Figure 1. Using RIVVIZ to visualize a trend in the publication frequency of research outputs in the “J” (journal) category of the Information Register of R&D Results for the discipline “Philosophy and Religion” [note: the data are only a sample used in the development version]
The target group of the application are the researchers themselves. Namely, the textual module is intended to serve their needs by providing an overview of the trending topics in research or to identify institutions working on similar problems. The specialist user sub-group is envisaged to come from the fields focusing on social and other studies of science. The accessibility of visualized data and the simplicity of the interface can also attract journalists or other members of the public. The prospective users are also likely to be recruit from among the stakeholders in scientific policy-making and management who may wish to gain quick insights into the quantitatively assessed rates of output per research institutions or funding bodies.

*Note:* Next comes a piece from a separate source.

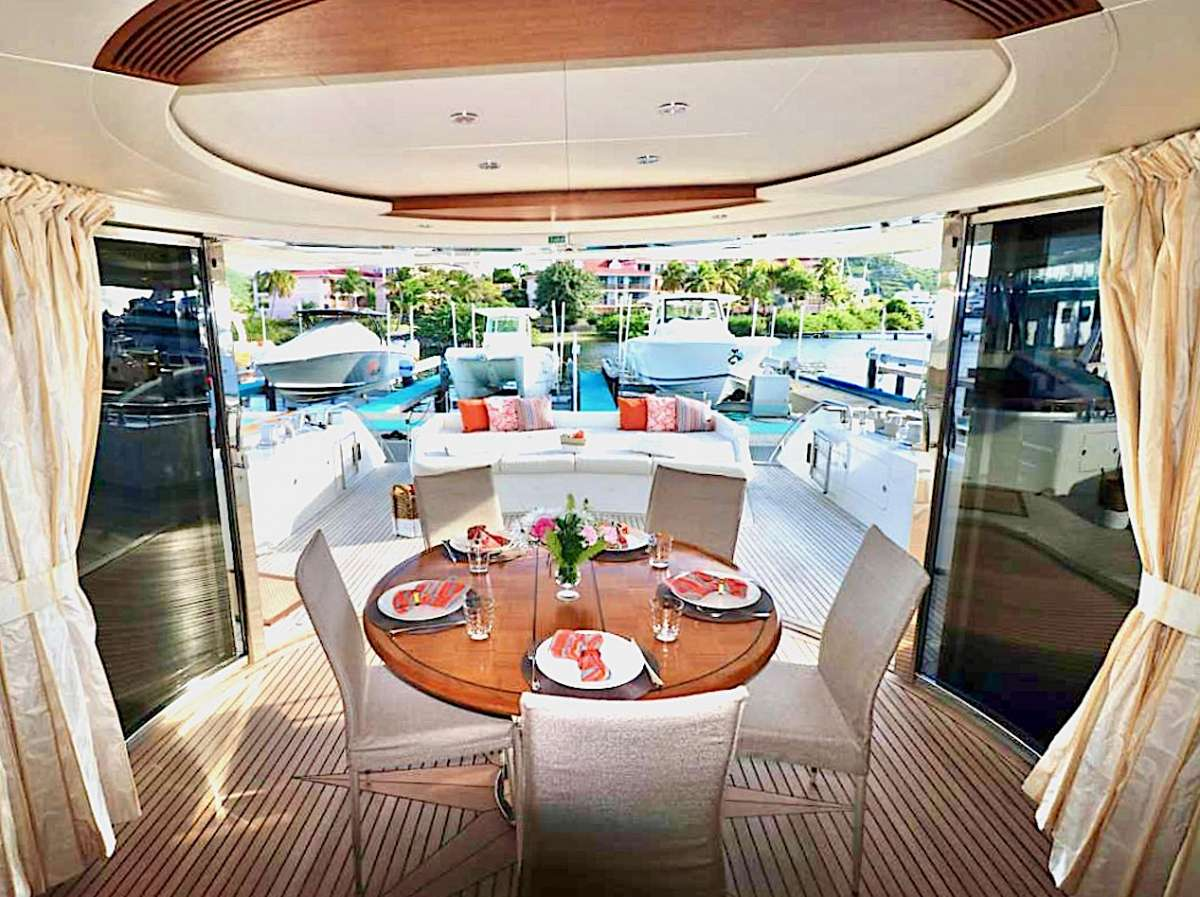 aft deck enclosure and lounge, table leaf can be added for large groups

The RIVVIZ application is developed in the R language and deployed on the R Server platform using the standard Shiny library. The data are imported from the publicly available repository of the Czech Research, Development and Innovation Information System. The internal setup is also fairly straightforward, relying predominately on the Tidyverse collection of packages, with ggplot2 library being the primary engine for visualization tasks. The underlying principles of the “grammar of graphics”(Wickham 2009) are particularly suitable for programming a user-oriented environment that allows for a control over a wide range of visualization parameters.
Giving the users more choices should help to make them more engaged with the application, although there is a trade-off between user-friendliness and complexity. Reasonable defaults can partially alleviate this dilemma. The user engagement will be important for the future application development (Galey and Ruecker 2010). In the case of visualization schemes, locking users in a single – no matter how aesthetically pleasing – perspective is problematic. The apparent self-explanatory style and transparent communication of images may draw attention away from the complex and multifaceted nature of the data by making some of their aspects more easily accessible than others (Drucker 2011).
- Drucker, J. (2011). Humanities Approaches to Graphical Display. Digital Humanities Quarterly (DHQ), 5(1).
- Galey A. and Ruecker, S. (2010). How a Prototype Argues. Literary and Linguistic Computing, 25 (4): 405-424.
- Good, B., Vermeulen, N., Tiefenthaler, B. and Arnold, E. (2015). Counting Quality? The Czech Performance-Based Research Funding System. Research Evaluation 24 (2): 91–105.
- Grančay, M., Vveinhardt, J. and Šumilo, Ē. (2017). Publish or Perish: How Central and Eastern European Economists Have Dealt with the Ever-Increasing Academic Publishing Requirements 2000–2015. Scientometrics 111 (3): 1813– 37.
- Leydesdroff, L. (1989). Words and Co-Words as Indicators of Intellectual Organization. Research Policy 18 (4): 209–223.
- Moody, J. (2004). The Structure of a Social Science Collaboration Network: Disciplinary Cohesion from 1963 to 1999. American Sociological Review 69 (2): 213–238.
- Sinclair, S., Rockwell, G. and the Voyant Tools Team. (2012). Voyant Tools (web application).
- Wickham, H. (2009). Ggplot2: Elegant Graphics for Data Analysis. Dordrecht: Springer.